Spatial data with pictures:

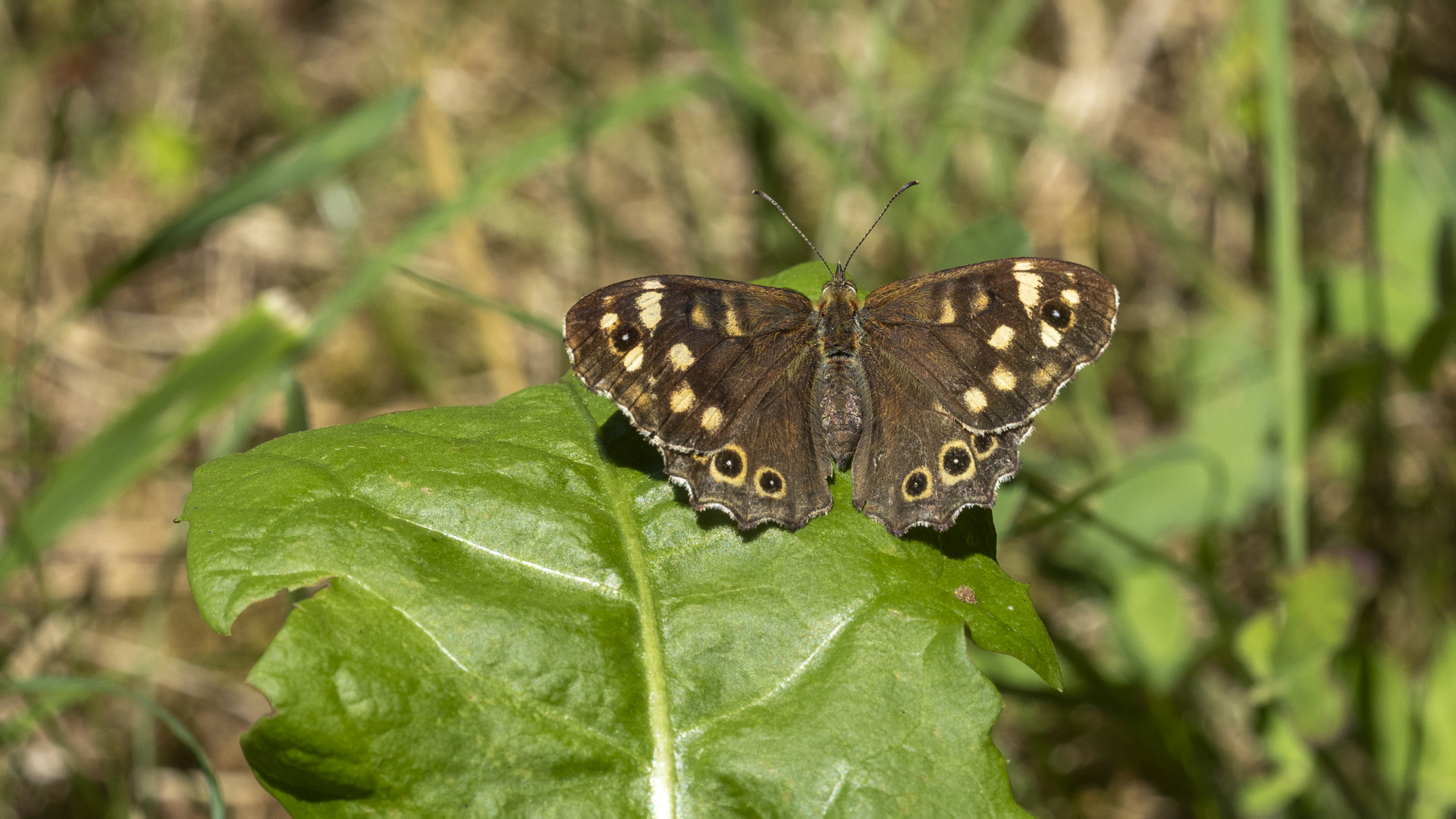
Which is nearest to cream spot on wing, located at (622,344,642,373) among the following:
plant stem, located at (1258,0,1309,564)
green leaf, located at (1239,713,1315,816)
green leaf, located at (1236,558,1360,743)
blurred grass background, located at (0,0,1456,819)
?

What the task asks:
Copy the text of the rows above word for word, omitting the pictures.

Task response:
Which is nearest to cream spot on wing, located at (622,344,642,373) among the following:
plant stem, located at (1258,0,1309,564)
green leaf, located at (1239,713,1315,816)
green leaf, located at (1236,558,1360,743)
blurred grass background, located at (0,0,1456,819)
?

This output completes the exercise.